Press the Create card button, navigate to Lists and press Add float to list. A new Add float to list card will appear in the blueprint.

"Add float to list" card

Connect the Value output from Get list of float to the List input of Add float to list, then connect the Accuracy output from Accuracy to the Value input of Add float to list.

Current pipeline

Press the Create card button, navigate to Variables ≫ Setters and press Set list of float. A new Set list of float card will appear in the blueprint.

"Set list of float" card

Set the Name input as “accuracies”.

Connect the Result output from Add float to list to the Value input of Set list of float.

Current pipeline

At this point our pipeline is the accuracy obtained by each trained model on each fold. We are ready to compute their mean value.

Press the Create card button, navigate to Variables ≫ Getters and press Get list of float. A new Get list of float card will appear in the blueprint.

"Get list of float" card

Set the Name input as “accuracies”.

Make this Get list of float card an explicit listener of the On finish event of K-fold cross-validation by dragging & dropping the square socket next to Call into the Get list of float card.

Current pipeline

Press the Create card button, navigate to Statistics and press Mean. A new Mean card will appear in the blueprint.

"Mean" card

Connect the Value output of Get list of float to the Values input of Mean.

Current pipeline

We are almost done. Now we just need to return the obtained value, so Protopipe can generate the final report. Press the Create card button, navigate to Returns and press Return float. A new dialog will appear asking for the name of this return value.

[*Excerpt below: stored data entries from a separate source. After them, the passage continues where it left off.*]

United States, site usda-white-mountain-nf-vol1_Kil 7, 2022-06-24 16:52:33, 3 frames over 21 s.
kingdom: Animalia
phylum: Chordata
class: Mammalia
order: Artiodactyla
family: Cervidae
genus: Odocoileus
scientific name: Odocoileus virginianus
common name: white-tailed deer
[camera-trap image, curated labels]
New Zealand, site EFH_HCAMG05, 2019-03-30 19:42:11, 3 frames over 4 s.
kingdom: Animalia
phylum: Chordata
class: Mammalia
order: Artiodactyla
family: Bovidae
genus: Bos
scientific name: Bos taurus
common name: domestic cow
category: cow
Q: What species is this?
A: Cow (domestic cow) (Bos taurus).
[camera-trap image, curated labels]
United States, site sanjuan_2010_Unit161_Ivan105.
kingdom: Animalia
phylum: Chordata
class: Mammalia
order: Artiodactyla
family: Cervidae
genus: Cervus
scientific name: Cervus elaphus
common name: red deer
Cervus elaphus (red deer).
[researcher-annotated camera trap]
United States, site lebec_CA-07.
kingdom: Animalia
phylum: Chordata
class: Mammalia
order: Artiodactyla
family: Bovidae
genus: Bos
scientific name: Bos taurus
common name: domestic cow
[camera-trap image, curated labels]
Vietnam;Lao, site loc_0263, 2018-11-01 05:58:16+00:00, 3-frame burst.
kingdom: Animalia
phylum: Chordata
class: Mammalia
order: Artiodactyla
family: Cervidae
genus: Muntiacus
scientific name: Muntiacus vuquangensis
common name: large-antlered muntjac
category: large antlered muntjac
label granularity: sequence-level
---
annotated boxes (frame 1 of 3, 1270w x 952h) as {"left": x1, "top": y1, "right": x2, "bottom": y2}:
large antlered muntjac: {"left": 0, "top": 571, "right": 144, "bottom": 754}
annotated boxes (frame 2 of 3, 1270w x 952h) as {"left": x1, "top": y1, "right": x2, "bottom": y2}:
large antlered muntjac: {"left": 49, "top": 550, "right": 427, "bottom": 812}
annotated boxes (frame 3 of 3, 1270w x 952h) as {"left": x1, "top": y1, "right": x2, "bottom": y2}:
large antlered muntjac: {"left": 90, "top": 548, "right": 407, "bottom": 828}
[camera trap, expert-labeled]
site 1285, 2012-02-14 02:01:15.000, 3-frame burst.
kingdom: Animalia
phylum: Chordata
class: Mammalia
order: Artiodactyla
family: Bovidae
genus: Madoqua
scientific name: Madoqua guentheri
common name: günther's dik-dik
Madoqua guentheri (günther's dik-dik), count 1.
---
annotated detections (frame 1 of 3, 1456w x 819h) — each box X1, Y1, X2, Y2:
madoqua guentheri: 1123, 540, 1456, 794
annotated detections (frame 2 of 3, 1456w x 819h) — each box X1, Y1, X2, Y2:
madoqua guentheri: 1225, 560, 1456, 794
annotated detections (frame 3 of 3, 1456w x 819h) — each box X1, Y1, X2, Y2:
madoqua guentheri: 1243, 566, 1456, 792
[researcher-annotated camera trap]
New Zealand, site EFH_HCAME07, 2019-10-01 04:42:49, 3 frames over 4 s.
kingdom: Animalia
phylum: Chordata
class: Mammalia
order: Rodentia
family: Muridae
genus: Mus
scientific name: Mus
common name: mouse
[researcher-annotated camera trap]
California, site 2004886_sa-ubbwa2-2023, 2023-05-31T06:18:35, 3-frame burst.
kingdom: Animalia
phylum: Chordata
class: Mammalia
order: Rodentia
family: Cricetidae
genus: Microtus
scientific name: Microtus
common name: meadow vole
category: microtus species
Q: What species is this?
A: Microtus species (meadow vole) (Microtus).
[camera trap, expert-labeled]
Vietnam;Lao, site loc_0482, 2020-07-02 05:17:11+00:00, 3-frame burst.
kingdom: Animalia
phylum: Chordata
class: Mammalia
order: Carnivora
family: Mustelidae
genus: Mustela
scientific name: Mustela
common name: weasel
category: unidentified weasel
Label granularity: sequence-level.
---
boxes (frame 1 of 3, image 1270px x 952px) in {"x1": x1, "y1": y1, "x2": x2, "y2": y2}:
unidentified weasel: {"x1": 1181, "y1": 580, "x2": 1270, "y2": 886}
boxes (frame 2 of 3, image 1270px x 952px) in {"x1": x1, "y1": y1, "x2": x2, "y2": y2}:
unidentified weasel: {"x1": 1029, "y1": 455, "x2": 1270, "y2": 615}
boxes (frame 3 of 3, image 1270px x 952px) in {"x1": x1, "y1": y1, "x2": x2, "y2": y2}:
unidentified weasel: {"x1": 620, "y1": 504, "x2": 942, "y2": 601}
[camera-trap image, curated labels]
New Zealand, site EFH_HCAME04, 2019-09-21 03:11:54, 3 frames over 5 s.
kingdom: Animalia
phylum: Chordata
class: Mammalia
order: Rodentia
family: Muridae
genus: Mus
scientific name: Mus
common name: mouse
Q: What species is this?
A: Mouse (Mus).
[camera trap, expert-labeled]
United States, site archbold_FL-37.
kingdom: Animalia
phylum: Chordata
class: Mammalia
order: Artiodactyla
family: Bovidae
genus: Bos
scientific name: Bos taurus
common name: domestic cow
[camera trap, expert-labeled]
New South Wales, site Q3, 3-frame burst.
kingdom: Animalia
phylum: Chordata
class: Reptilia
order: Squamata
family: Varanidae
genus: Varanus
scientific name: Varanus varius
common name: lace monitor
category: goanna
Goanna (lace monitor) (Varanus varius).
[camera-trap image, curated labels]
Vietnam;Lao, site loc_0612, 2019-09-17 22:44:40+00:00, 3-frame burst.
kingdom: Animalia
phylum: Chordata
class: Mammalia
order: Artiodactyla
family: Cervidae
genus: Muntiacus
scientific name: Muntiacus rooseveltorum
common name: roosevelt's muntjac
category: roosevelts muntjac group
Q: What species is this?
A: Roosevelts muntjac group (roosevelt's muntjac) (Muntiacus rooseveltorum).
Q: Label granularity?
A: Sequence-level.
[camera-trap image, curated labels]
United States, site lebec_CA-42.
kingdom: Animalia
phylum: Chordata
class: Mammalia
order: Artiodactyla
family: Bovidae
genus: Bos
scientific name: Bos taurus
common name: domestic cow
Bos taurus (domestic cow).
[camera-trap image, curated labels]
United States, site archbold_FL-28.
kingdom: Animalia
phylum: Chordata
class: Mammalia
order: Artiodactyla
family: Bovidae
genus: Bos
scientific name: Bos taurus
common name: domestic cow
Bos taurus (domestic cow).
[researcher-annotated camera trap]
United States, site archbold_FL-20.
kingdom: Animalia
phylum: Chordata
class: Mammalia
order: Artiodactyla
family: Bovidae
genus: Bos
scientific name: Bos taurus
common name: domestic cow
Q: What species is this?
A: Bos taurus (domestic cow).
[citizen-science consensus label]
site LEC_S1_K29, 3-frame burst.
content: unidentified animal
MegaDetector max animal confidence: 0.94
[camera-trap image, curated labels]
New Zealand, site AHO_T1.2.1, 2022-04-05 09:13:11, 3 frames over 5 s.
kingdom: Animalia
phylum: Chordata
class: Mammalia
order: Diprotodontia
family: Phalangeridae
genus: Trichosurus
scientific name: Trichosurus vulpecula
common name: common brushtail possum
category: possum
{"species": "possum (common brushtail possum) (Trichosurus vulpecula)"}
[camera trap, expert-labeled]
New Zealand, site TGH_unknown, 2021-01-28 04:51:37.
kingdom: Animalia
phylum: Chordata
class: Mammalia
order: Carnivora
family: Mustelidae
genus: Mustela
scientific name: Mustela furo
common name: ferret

Dialog asking for the name of the return value

Write “Mean accuracy” and press Set. A new Return float card will appear in the blueprint.

Connect the Mean output from Mean to the Value input of Return float.

Current pipeline

That’s it! Our pipeline is ready!

6. Experimenting

Press the Fine tune settings button on the top bar.

"Fine tune settings" button

A new panel will appear at the right side of the screen.

"Fine tune settings" panel

In Assignation of the values choose “Brute-force” and then set “3 samples” for the Mutation probability float parameter.

"Fine tune settings" panel

Press the Start processing button to run all the experiments.

"Start processing" button

A new panel will appear at the right side of the screen, showing real-time information about the state of the processing.

"Processing" panel

When the processing successfully finishes a new dialog will appear.

"Processing finished" dialog

Press See report to open the Reports screen, that will contain a table that summarizes all the experiments performed.

Table of performed experiments

Sort the table by “Mean accuracy” in descending order to check what model performed better.

Table of performed experiments sorted by mean accuracy

7. Analysis

On the left side panel, under the most recent report node, click on Cross-sectional analysis.

Cross-sectional analysis screen

In this screen you can compare the effect of a parameter (X axis) on a return value (Y axis).

For example, here we can see how the Population size affects Mean accuracy:

Population size vs. Mean accuracy

8. Conclusion

In this tutorial we designed a pipeline for training and testing a classifier and analyzed the obtained results after performing multiple experiments with different combinations of parameter values.

This tutorial can be extended by fine tuning other parameters (e.g., number of labels, use rule weights) or generating reports with the accuracy obtained for each class separately.